Open, multi-layer hardware and software stacks encourage innovation and rapidly drive down costs. The server world is clear evidence of what is possible when such an ecosystem emerges.

This post also gives an interesting example of using OpenFlow to load balance a multi-campus network.

… Essentially they distribute the load balancing functionality throughout the network. What’s unusual here is that the ideas could be tested and tried over a 9 campus, North American wide network with only 500 lines of code. With conventional network protocol stacks, this research work would have been impossible in that vendors don’t open up protocol stacks. And, even if they did, it would have been complex and very time consuming.

I find an interesting point in James’s conclusion – if it is not OpenFlow, it will be difficult (complex and time consuming) to try out the load balancing idea.

The question about the value of OpenFlow was often raised as an attack point to this new technology. People often quoted Professor Scott Shenker, a founding member of ONF, “[OpenFlow] doesn’t let you do anything you couldn’t do on a network before”. Some said OpenFlow was nothing new and did not bring value to the network world. This is only half of the truth. Take the load balance case as an example, that feature can be done on selected Cisco switches if you hire a network specialist for a couple of weeks, if not months, to try out various switches and configuration.

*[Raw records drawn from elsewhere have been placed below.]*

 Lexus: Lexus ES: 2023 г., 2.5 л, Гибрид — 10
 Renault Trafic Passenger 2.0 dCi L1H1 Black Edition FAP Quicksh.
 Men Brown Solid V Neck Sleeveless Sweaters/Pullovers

With the example of implementing a load balancing network with less than 500 lines of code, we see the potential of this OpenFlow protocol.

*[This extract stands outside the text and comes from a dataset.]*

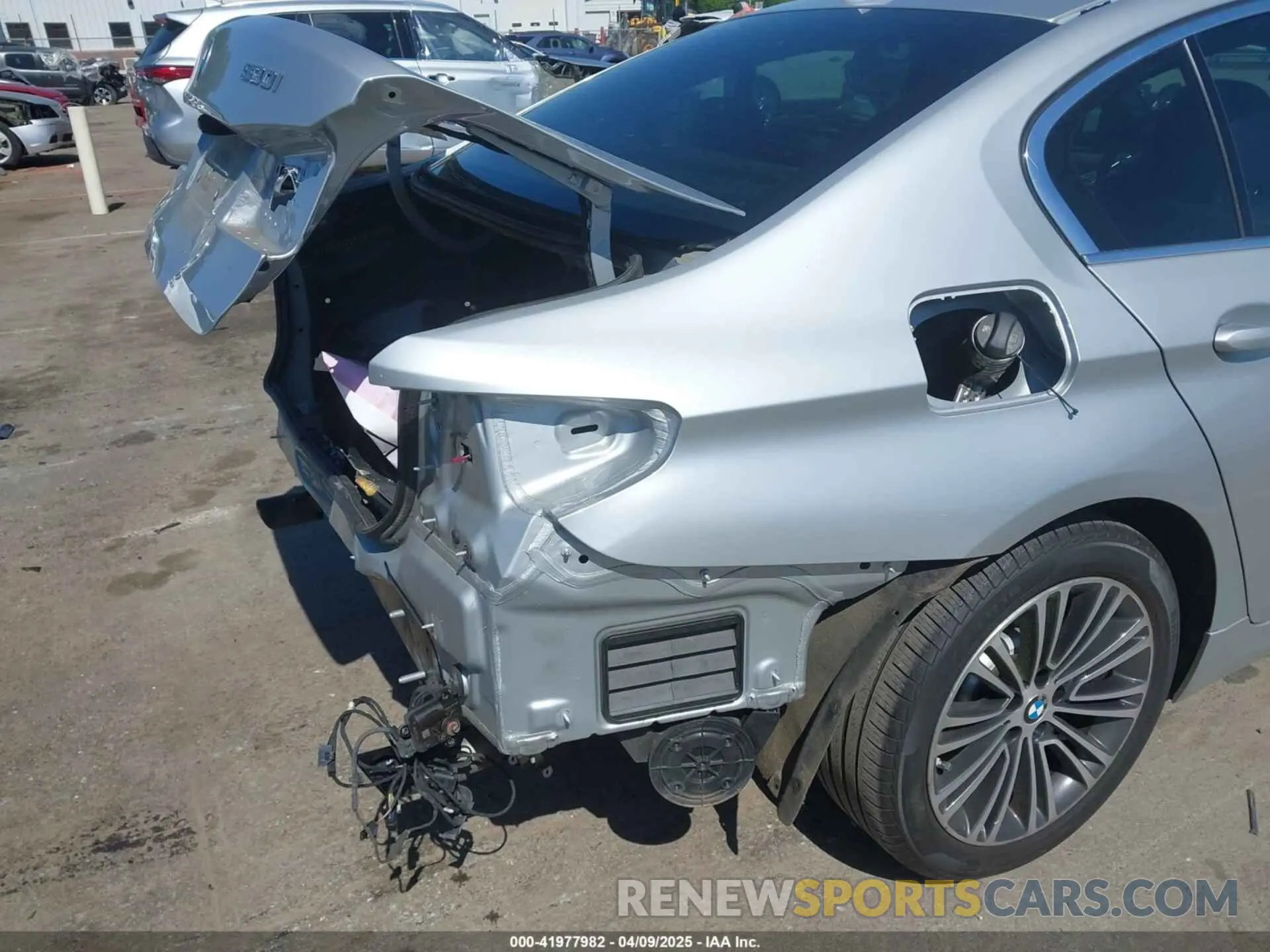 18 Photograph of a damaged car WBAJA5C5XKWW07106 BMW 530I 2019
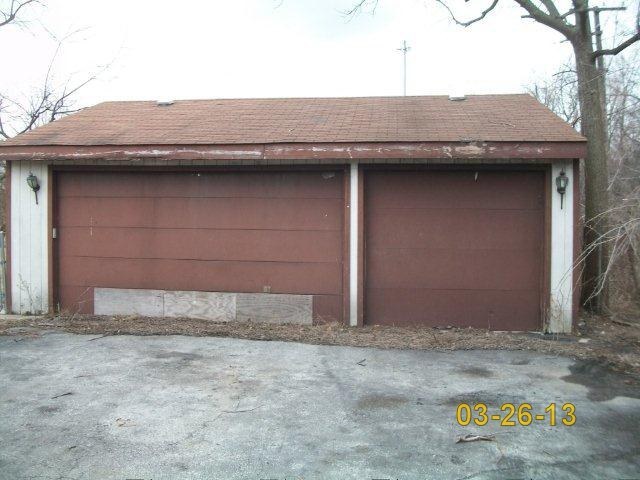 14300 Ridgeway Avenue Midlothian, IL 60445 - Photo 2 of 10 a house with a outdoor space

1. New features can be done and tune through software, without involving manual configuration. This gives the hope a scalable network can be self managed and tuned by software.
2. By allowing researchers and engineers to try out the new ideas on a production network, OpenFlow can roll out new network innovation much faster than traditional network environment.

This implies someday the system administrators might be able to use software, through OpenFlow protocol, to replace some tasks that can only be carried out by network specialists.  The system administrator can focus on more critical things like optimizing the efficiency of the whole data center or planning for the future growth than trying to trace down the packets on the wire.